■ ÜBUNGSAUFGABE A
Welche EU-Mitglieder nennt der Text über Diskriminierung als Staaten, in denen Rollbacks bereits passieren?
======== ANGEZEIGTER TEXT ========
Typische Alltagsdiskriminierungen wie Benachteiligungen in Job und Schule, Beschimpfungen, Beleidigungen und körperliche Gewalt gegen uns zeigen bis heute, dass der öffentliche Raum für uns nicht immer sicher ist. Die Diskriminierung lesbischer Ehepaare bei der gemeinsamen Mutterschaft, das de facto Blutspendeverbot für schwule und bisexuelle Männer, die immer noch vorhandene Ausnahme für kirchliche Arbeitgeber im Allgemeinen Gleichbehandlungsgesetz, der fehlende Diskriminierungsschutz in Artikel 3 des Grundgesetzes sowie Menschenrechtseingriffe bei trans* und inter* Menschen und viele weitere Einschränkungen existieren nach wie vor und beeinträchtigen unsere Selbstbestimmung und unsere Sicherheit.

Hinzu kommen gerade in den letzten Jahren reaktionäre Kräfte, die zu viel Gehör finden und uns unsere erkämpften Rechte und die gesellschaftliche Teilhabe streitig machen wollen. In autoritären Staaten wie Russland oder auch von EU-Mitgliedern wie Polen und Ungarn, wo diese Rollbacks bereits passieren, gibt es zu wenig Widerspruch. Auch andere Länder handeln zu wenig im Kampf gegen Diskriminierung und Stigmatisierung im eigenen Land und bei ihren Nachbarn.
======== EINGABE ZUR AUFGABE ========
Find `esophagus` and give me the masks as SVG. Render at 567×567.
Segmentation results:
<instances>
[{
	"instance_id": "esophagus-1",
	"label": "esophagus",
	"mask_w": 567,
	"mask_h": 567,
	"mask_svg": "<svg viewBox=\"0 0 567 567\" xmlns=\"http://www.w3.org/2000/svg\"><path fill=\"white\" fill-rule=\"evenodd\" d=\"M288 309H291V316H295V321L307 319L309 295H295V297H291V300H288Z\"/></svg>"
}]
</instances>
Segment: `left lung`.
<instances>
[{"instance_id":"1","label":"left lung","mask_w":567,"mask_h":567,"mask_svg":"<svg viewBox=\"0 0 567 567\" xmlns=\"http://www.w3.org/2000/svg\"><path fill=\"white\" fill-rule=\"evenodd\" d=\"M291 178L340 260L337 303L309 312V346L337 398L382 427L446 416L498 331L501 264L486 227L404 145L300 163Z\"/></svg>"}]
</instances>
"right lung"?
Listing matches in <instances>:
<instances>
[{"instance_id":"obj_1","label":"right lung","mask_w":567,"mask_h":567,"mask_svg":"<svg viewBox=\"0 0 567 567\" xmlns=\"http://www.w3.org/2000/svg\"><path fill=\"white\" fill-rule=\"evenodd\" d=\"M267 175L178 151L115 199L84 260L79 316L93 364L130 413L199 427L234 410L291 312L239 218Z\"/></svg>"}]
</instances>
========
■ ÜBUNGSAUFGABE B
Ziehe aus den Einträgen jede Zeile heraus, in der die Zeichenfolge "esophagus" vorkommt.

■ SCHRIFTLICHE ANTWORT A
Polen und Ungarn.

■ SCHRIFTLICHE ANTWORT B
Find `esophagus` and give me the masks as SVG. Render at 567×567.
	"instance_id": "esophagus-1",
	"label": "esophagus",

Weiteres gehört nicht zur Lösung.